Whatever, this is just a quick note to say thank you for your kind thoughts and words.  It really is a great and very friendly community, and I will miss that.  No doubt I will be back in the future to check up on you, but not just yet  :Wink: 

Kind regards, Trevor

----------


## xladept

Ooh! Trevor - I already miss you.  You may not realize how much you've helped me, but I always will.  I hope you will return after a very short respite :Frown:

----------


## xladept

@ Trevor - read them a little further and they usually give at least the gist of the content :Smilie:

----------


## FDibbins

wow a huge, sad loss to the forum, and to all of us, the members.  You will be missed, and I hope your vacation away from us is not too long.

Apart from all your amazing contributions, and how much you have taught me, I will miss trying to stay ahead of you in the post count, or - as now - struggling to catch up.

Stay well, my friend, live long and prosper

----------


## :) Sixthsense :)

In the recent days I am missing daddylonglegs and feeling unhappy because to know that its you now  :Frown: 

But quitting something instantly is not a good idea and its better to reduce the post count or contribution slowly on a day to day basis may be considered as an option.

But its all depends on your personal life and commitments so all we can do is *Wishing you a healthy and happy life to you and your family*  :Smilie:

----------


## Ace_XL

Huge loss to the forum undoubtedly. I wish you health, happiness and prosperity Trevor. Do try and post the occasional witty response.

----------


## alansidman

Trevor
Best wishes on your new endeavors.  You will be missed and I in particular have benefited greatly from your expertise.

Alan

----------


## alansidman

Trevor
Best wishes on your new endeavors.  You will be missed and I in particular have benefited greatly from your expertise.

Alan

----------


## Fotis1991

Looks like an excellent choice Trevor.  :Wink: 

Thank you for all that i learned from you. I Wish you a healthy and happy life to you and your family!!  :Smilie: 

I have a feeling that i'll follow you soon! :Smilie:

----------


## vlady

Thank you for the knowledge, time, life and heart you have given the community.

----------


## Pete_UK

Trevor,

sorry to hear that you have decided to leave (for the time being).

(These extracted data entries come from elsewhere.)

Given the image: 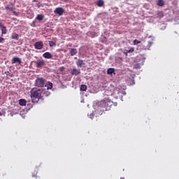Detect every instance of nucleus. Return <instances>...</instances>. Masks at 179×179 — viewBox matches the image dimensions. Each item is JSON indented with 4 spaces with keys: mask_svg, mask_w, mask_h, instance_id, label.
Masks as SVG:
<instances>
[{
    "mask_svg": "<svg viewBox=\"0 0 179 179\" xmlns=\"http://www.w3.org/2000/svg\"><path fill=\"white\" fill-rule=\"evenodd\" d=\"M114 105V102L108 98H105L99 103L101 111H108L111 109V106Z\"/></svg>",
    "mask_w": 179,
    "mask_h": 179,
    "instance_id": "f257e3e1",
    "label": "nucleus"
},
{
    "mask_svg": "<svg viewBox=\"0 0 179 179\" xmlns=\"http://www.w3.org/2000/svg\"><path fill=\"white\" fill-rule=\"evenodd\" d=\"M43 90L41 89L33 88L31 93V99L32 100V103H38L40 101V99H41V94H43Z\"/></svg>",
    "mask_w": 179,
    "mask_h": 179,
    "instance_id": "f03ea898",
    "label": "nucleus"
},
{
    "mask_svg": "<svg viewBox=\"0 0 179 179\" xmlns=\"http://www.w3.org/2000/svg\"><path fill=\"white\" fill-rule=\"evenodd\" d=\"M45 85V80L43 78H38L36 80L35 86L37 87H43Z\"/></svg>",
    "mask_w": 179,
    "mask_h": 179,
    "instance_id": "7ed1b4c3",
    "label": "nucleus"
},
{
    "mask_svg": "<svg viewBox=\"0 0 179 179\" xmlns=\"http://www.w3.org/2000/svg\"><path fill=\"white\" fill-rule=\"evenodd\" d=\"M34 47L36 50H43V47H44V43L43 41H39L35 43Z\"/></svg>",
    "mask_w": 179,
    "mask_h": 179,
    "instance_id": "20e7f679",
    "label": "nucleus"
},
{
    "mask_svg": "<svg viewBox=\"0 0 179 179\" xmlns=\"http://www.w3.org/2000/svg\"><path fill=\"white\" fill-rule=\"evenodd\" d=\"M64 12H65V10L61 7L57 8L55 10V13L59 16H62V15H64Z\"/></svg>",
    "mask_w": 179,
    "mask_h": 179,
    "instance_id": "39448f33",
    "label": "nucleus"
},
{
    "mask_svg": "<svg viewBox=\"0 0 179 179\" xmlns=\"http://www.w3.org/2000/svg\"><path fill=\"white\" fill-rule=\"evenodd\" d=\"M0 29L1 30V36H3V34H6L8 33V29L2 22H0Z\"/></svg>",
    "mask_w": 179,
    "mask_h": 179,
    "instance_id": "423d86ee",
    "label": "nucleus"
},
{
    "mask_svg": "<svg viewBox=\"0 0 179 179\" xmlns=\"http://www.w3.org/2000/svg\"><path fill=\"white\" fill-rule=\"evenodd\" d=\"M36 68H41L45 65V62L43 59L35 62Z\"/></svg>",
    "mask_w": 179,
    "mask_h": 179,
    "instance_id": "0eeeda50",
    "label": "nucleus"
},
{
    "mask_svg": "<svg viewBox=\"0 0 179 179\" xmlns=\"http://www.w3.org/2000/svg\"><path fill=\"white\" fill-rule=\"evenodd\" d=\"M11 62L12 64H19V65H20L22 64V59L19 57H13L11 59Z\"/></svg>",
    "mask_w": 179,
    "mask_h": 179,
    "instance_id": "6e6552de",
    "label": "nucleus"
},
{
    "mask_svg": "<svg viewBox=\"0 0 179 179\" xmlns=\"http://www.w3.org/2000/svg\"><path fill=\"white\" fill-rule=\"evenodd\" d=\"M43 57L46 59H51V58H52V55L49 52H46L43 55Z\"/></svg>",
    "mask_w": 179,
    "mask_h": 179,
    "instance_id": "1a4fd4ad",
    "label": "nucleus"
},
{
    "mask_svg": "<svg viewBox=\"0 0 179 179\" xmlns=\"http://www.w3.org/2000/svg\"><path fill=\"white\" fill-rule=\"evenodd\" d=\"M151 46H152V42H148L147 45H145V43L143 44V50H150Z\"/></svg>",
    "mask_w": 179,
    "mask_h": 179,
    "instance_id": "9d476101",
    "label": "nucleus"
},
{
    "mask_svg": "<svg viewBox=\"0 0 179 179\" xmlns=\"http://www.w3.org/2000/svg\"><path fill=\"white\" fill-rule=\"evenodd\" d=\"M78 54V50L76 48H71L70 50V55L73 57V55H76Z\"/></svg>",
    "mask_w": 179,
    "mask_h": 179,
    "instance_id": "9b49d317",
    "label": "nucleus"
},
{
    "mask_svg": "<svg viewBox=\"0 0 179 179\" xmlns=\"http://www.w3.org/2000/svg\"><path fill=\"white\" fill-rule=\"evenodd\" d=\"M77 66H80V68H82L83 65H85V63H83V60L79 59L76 62Z\"/></svg>",
    "mask_w": 179,
    "mask_h": 179,
    "instance_id": "f8f14e48",
    "label": "nucleus"
},
{
    "mask_svg": "<svg viewBox=\"0 0 179 179\" xmlns=\"http://www.w3.org/2000/svg\"><path fill=\"white\" fill-rule=\"evenodd\" d=\"M80 73V71L74 69L72 70L71 71V75H74L75 76H78V75H79Z\"/></svg>",
    "mask_w": 179,
    "mask_h": 179,
    "instance_id": "ddd939ff",
    "label": "nucleus"
},
{
    "mask_svg": "<svg viewBox=\"0 0 179 179\" xmlns=\"http://www.w3.org/2000/svg\"><path fill=\"white\" fill-rule=\"evenodd\" d=\"M5 9L6 10H10V12H13V6L9 5V4H7L5 6Z\"/></svg>",
    "mask_w": 179,
    "mask_h": 179,
    "instance_id": "4468645a",
    "label": "nucleus"
},
{
    "mask_svg": "<svg viewBox=\"0 0 179 179\" xmlns=\"http://www.w3.org/2000/svg\"><path fill=\"white\" fill-rule=\"evenodd\" d=\"M164 16V13L163 11H157V17L158 19H162Z\"/></svg>",
    "mask_w": 179,
    "mask_h": 179,
    "instance_id": "2eb2a0df",
    "label": "nucleus"
},
{
    "mask_svg": "<svg viewBox=\"0 0 179 179\" xmlns=\"http://www.w3.org/2000/svg\"><path fill=\"white\" fill-rule=\"evenodd\" d=\"M36 20H38L39 22L44 20V15L38 14L36 17Z\"/></svg>",
    "mask_w": 179,
    "mask_h": 179,
    "instance_id": "dca6fc26",
    "label": "nucleus"
},
{
    "mask_svg": "<svg viewBox=\"0 0 179 179\" xmlns=\"http://www.w3.org/2000/svg\"><path fill=\"white\" fill-rule=\"evenodd\" d=\"M11 38H13V40H19V34H16V32L13 33Z\"/></svg>",
    "mask_w": 179,
    "mask_h": 179,
    "instance_id": "f3484780",
    "label": "nucleus"
},
{
    "mask_svg": "<svg viewBox=\"0 0 179 179\" xmlns=\"http://www.w3.org/2000/svg\"><path fill=\"white\" fill-rule=\"evenodd\" d=\"M45 87L47 88V90H50L51 89H52V83H47L45 85Z\"/></svg>",
    "mask_w": 179,
    "mask_h": 179,
    "instance_id": "a211bd4d",
    "label": "nucleus"
},
{
    "mask_svg": "<svg viewBox=\"0 0 179 179\" xmlns=\"http://www.w3.org/2000/svg\"><path fill=\"white\" fill-rule=\"evenodd\" d=\"M96 5L99 8H101V6H104V1H103V0H98L97 2H96Z\"/></svg>",
    "mask_w": 179,
    "mask_h": 179,
    "instance_id": "6ab92c4d",
    "label": "nucleus"
},
{
    "mask_svg": "<svg viewBox=\"0 0 179 179\" xmlns=\"http://www.w3.org/2000/svg\"><path fill=\"white\" fill-rule=\"evenodd\" d=\"M27 103V101L25 99H21L19 100L20 106H26Z\"/></svg>",
    "mask_w": 179,
    "mask_h": 179,
    "instance_id": "aec40b11",
    "label": "nucleus"
},
{
    "mask_svg": "<svg viewBox=\"0 0 179 179\" xmlns=\"http://www.w3.org/2000/svg\"><path fill=\"white\" fill-rule=\"evenodd\" d=\"M114 72H115V70L113 68L108 69L107 70L108 75H113V73H114Z\"/></svg>",
    "mask_w": 179,
    "mask_h": 179,
    "instance_id": "412c9836",
    "label": "nucleus"
},
{
    "mask_svg": "<svg viewBox=\"0 0 179 179\" xmlns=\"http://www.w3.org/2000/svg\"><path fill=\"white\" fill-rule=\"evenodd\" d=\"M157 6H164V0H158Z\"/></svg>",
    "mask_w": 179,
    "mask_h": 179,
    "instance_id": "4be33fe9",
    "label": "nucleus"
},
{
    "mask_svg": "<svg viewBox=\"0 0 179 179\" xmlns=\"http://www.w3.org/2000/svg\"><path fill=\"white\" fill-rule=\"evenodd\" d=\"M80 90L82 92H86V90H87V85H81Z\"/></svg>",
    "mask_w": 179,
    "mask_h": 179,
    "instance_id": "5701e85b",
    "label": "nucleus"
},
{
    "mask_svg": "<svg viewBox=\"0 0 179 179\" xmlns=\"http://www.w3.org/2000/svg\"><path fill=\"white\" fill-rule=\"evenodd\" d=\"M49 45H50V47H54V46L57 45V43L52 41H50Z\"/></svg>",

With the current problems the forum is facing (I'm getting warning messages from AVG on every thread that I view), I have also decided to take a two-week break, to see if things improve.

All the best to you and your family in the future.

Pete

----------


## JapanDave

Hey TMS, you should do what you want as you are certainly intending on doing. Good luck.

Dave

----------


## Winon

One's choices, whether good or bad, defines you in everything, in whatever beacons ahead.

Choose wisely. :Smilie: 

Best Regards.

----------


## Winon

Post duplicated, and deleted.

----------


## JeteMc

Will miss reading your very informative solutions. Wish you all the best.

----------


## TMS

Well, it's been a week and, if I'm honest, I haven't found it easy to stay away.

However, the malware problems seem to be reinforcing the decision, if for no other reason than the health of my laptop.

I think my self imposed exile must continue.  But I would like to thank everyone for their kind words ... it is much appreciated.

Take care out there  :Wink: 

Trevor

----------


## xladept

Keep checking in every so often - please?

----------


## newdoverman

Take care Trevor. You will certainly be missed. Quitting here is like withdrawal from an addiction. Heck being here can be an addiction.

If things here don't greatly improve quickly, I'm sure that you won't be alone in leaving. 

Thank you very much for all your time spent, patience, expertise, advice and encouragements.

May your future be filled to overflowing with happiness.

Ron W

----------


## LJMetzger

Trevor,

You will be missed.  Thanks for your contributions.  If you get the Excel DTs, you know where we are.

Lewis

----------